■ DATA FOR REVIEW
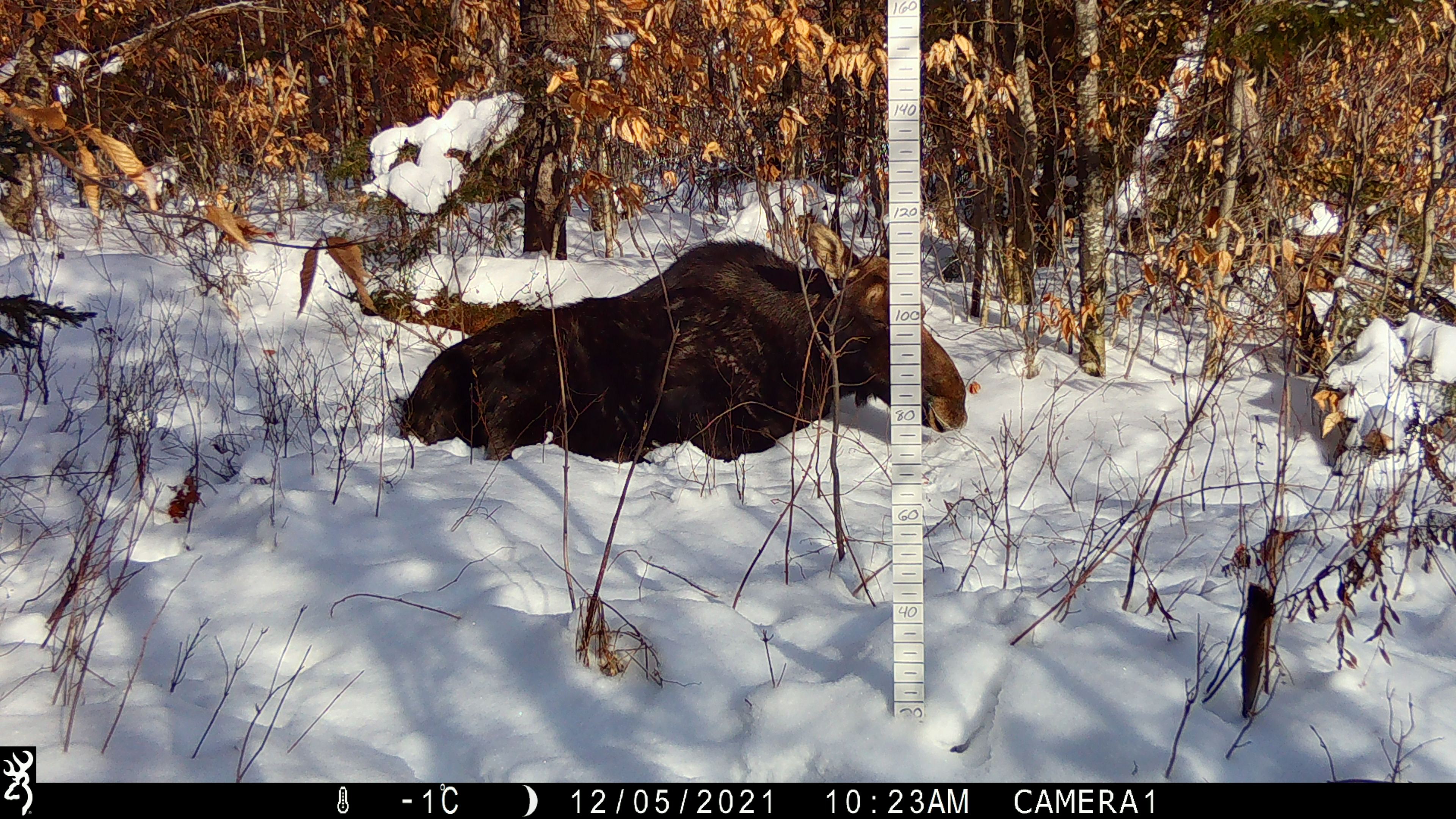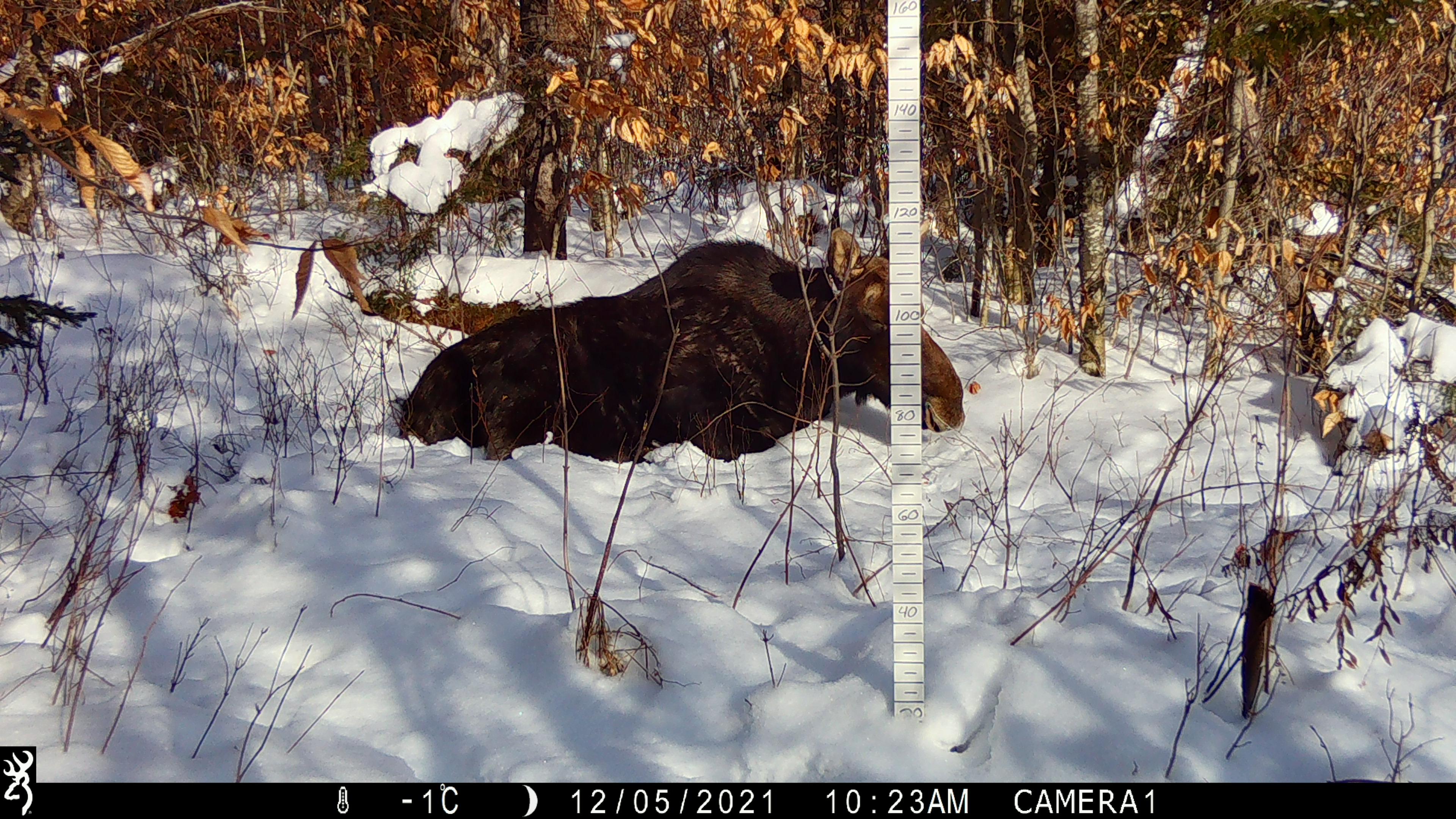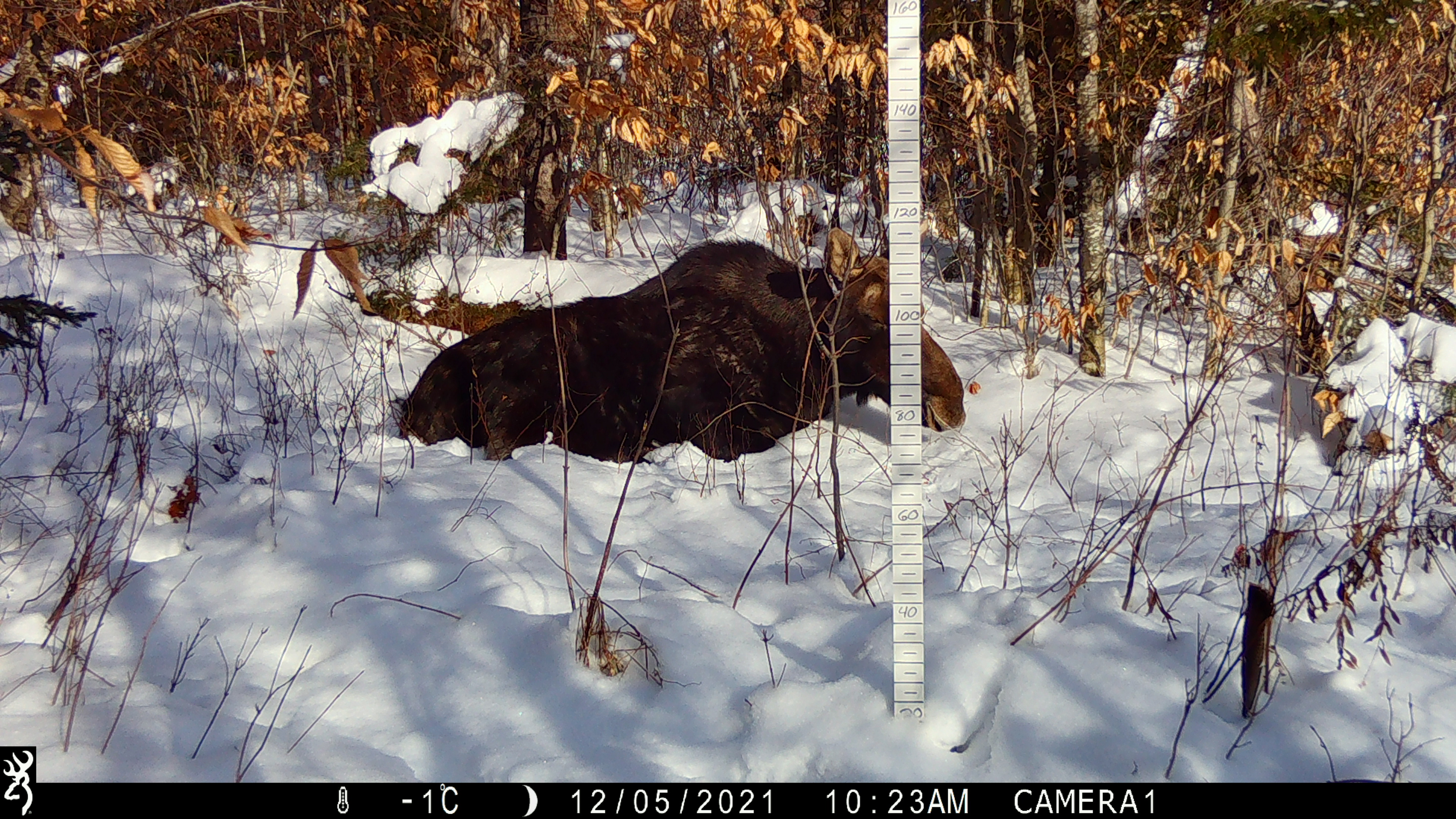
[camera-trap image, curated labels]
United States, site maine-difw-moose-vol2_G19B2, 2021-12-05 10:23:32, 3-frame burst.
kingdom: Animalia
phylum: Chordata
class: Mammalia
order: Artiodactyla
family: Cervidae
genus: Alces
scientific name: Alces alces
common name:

■ DIRECTIONS FOR THIS TASK
Your copy should hold all the data word for word. It should hold no pictures.

■ TASK OUTPUT
[camera-trap image, curated labels]
United States, site maine-difw-moose-vol2_G19B2, 2021-12-05 10:23:32, 3-frame burst.
kingdom: Animalia
phylum: Chordata
class: Mammalia
order: Artiodactyla
family: Cervidae
genus: Alces
scientific name: Alces alces
common name:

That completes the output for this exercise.